Tarefa pedida 1>
Cite o texto sobre Paolla e o Carnaval desde "No vídeo, Paolla" até "comum no passado.", incluindo este último trecho.
Tarefa pedida 2>
Dê continuidade ao texto sobre Paolla e o Carnaval, começando logo depois da última frase apresentada.

Seleção>
No vídeo, Paolla devolve aos homens perguntas que frequentemente são feitas às mulheres famosas em época de Carnaval. A mais clássica delas indaga sobre o processo de preparação para a data que, na visão do entrevistador, certamente envolve uma rotina de treinos, dieta, suor, muito sacrifício e nenhum prazer. Tudo em nome de um corpo definido, sem gordura, para ser exibido assim que a folia começa. 

"Esse ano, eu decidi fazer diferente e quero me preparar para o carnaval de outra forma. Livre de julgamentos, feliz e conectada com cada parte potente que trazemos em nós", escreve a atriz no texto que acompanha o vídeo, num claro desejo de se libertar de algo comum no passado.  

Paolla foi até o Samba do Trabalhador, encontro tradicional de músicos que acontece todas às segundas-feiras, no bairro carioca do Andaraí, e ouviu respostas de sambistas que espelham a diferença de como o Carnaval parece ser mais divertido para eles do que para elas. Algumas respostas dadas à atriz são hilárias, como a do comentarista da TV Globo Milton Cunha, cuja dieta pré-carnavalesca consiste em se entregar ao álcool de "uma forma fabulosa".

Registros de perguntas de raciocínio espacial

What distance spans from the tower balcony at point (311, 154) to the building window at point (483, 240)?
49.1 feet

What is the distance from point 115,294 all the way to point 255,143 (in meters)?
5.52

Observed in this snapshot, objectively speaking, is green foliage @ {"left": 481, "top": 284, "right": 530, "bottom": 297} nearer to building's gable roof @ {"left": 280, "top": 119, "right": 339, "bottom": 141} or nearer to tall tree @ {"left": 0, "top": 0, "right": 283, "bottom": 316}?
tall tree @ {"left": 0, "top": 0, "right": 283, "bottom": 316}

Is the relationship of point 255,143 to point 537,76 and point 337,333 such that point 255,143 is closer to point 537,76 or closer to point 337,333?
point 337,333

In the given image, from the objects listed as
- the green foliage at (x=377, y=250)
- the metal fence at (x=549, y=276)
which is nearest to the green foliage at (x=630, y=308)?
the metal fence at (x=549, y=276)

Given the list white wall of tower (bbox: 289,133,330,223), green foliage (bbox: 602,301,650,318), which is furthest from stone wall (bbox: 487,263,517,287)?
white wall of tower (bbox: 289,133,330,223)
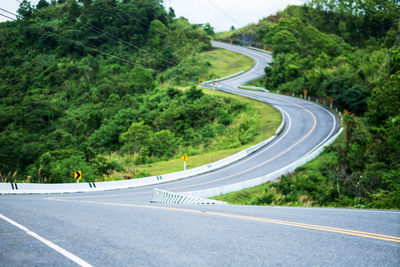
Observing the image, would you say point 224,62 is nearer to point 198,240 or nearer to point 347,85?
point 347,85

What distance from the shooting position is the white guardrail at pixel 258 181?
835 inches

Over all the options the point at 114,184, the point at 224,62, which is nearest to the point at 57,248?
the point at 114,184

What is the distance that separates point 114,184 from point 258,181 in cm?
1040

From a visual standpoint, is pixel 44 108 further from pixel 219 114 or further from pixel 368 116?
pixel 368 116

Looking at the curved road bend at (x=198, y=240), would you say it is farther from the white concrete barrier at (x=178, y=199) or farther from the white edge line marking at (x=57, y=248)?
the white concrete barrier at (x=178, y=199)

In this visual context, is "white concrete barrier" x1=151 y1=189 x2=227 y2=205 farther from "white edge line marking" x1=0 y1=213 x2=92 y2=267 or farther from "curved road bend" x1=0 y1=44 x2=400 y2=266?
"white edge line marking" x1=0 y1=213 x2=92 y2=267

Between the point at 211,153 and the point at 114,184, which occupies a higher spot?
the point at 211,153

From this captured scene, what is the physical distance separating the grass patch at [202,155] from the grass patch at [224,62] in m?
20.0

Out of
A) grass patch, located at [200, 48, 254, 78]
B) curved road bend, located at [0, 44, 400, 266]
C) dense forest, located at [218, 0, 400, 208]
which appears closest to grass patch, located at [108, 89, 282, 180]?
dense forest, located at [218, 0, 400, 208]

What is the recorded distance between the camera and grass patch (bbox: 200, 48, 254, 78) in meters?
73.0

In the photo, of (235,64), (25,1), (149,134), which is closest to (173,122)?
(149,134)

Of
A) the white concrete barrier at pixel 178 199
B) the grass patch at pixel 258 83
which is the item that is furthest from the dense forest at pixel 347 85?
the white concrete barrier at pixel 178 199

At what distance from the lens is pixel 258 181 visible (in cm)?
2500

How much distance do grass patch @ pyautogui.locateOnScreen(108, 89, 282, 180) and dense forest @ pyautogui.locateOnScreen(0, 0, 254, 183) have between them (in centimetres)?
131
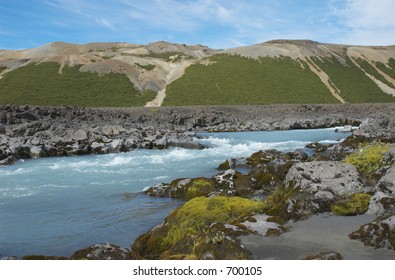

Resultado do exercício 1>
No vídeo, Paolla devolve aos homens perguntas que frequentemente são feitas às mulheres famosas em época de Carnaval. A mais clássica delas indaga sobre o processo de preparação para a data que, na visão do entrevistador, certamente envolve uma rotina de treinos, dieta, suor, muito sacrifício e nenhum prazer. Tudo em nome de um corpo definido, sem gordura, para ser exibido assim que a folia começa. 

"Esse ano, eu decidi fazer diferente e quero me preparar para o carnaval de outra forma. Livre de julgamentos, feliz e conectada com cada parte potente que trazemos em nós", escreve a atriz no texto que acompanha o vídeo, num claro desejo de se libertar de algo comum no passado.

Resultado do exercício 2>
Os homens opinam também sobre qual o corpo ideal para sair no Carnaval. "Um corpo livre, leve, sem culpa", diz um dos entrevistados. "Um corpo em que a pessoa se sente bem" afirma outro sambista. São respostas que definitivamente convidam a uma reflexão. 

Qual é a nossa visão de um corpo de Carnaval? Um corpo que se movimenta sob o ritmo da alegria, que se diverte e dança alheio a qualquer julgamento? Ou seria um corpo exclusivamente jovem e magro? Prefiro pensar num corpo consciente de que diversão é um dos princípios mais democráticos e que se estende a qualquer idade. Quantas pessoas, à medida que envelhecem, deixam de fazer coisas que antes eram prazeirosas por se sentirem impedidas pela idade? É triste ver que muita gente abre mão de alguns prazeres, como dançar e se jogar no Carnaval, simplesmente porque envelheceu, porque se sente excluída numa festa predominantemente associada à juventude. 

Foi pensando nisso que um grupo de amigos com mais de 50 anos, todos fãs de um bom Carnaval de rua, decidiu organizar um bloco em São Paulo que representasse pessoas nesta faixa etária. O nome do grupo diz tudo: "Tia eh o Caraleo". Surgiu depois de um episódio que aconteceu a uma das fundadoras do bloco, a jornalista Sandra Schkolnick, 60 anos.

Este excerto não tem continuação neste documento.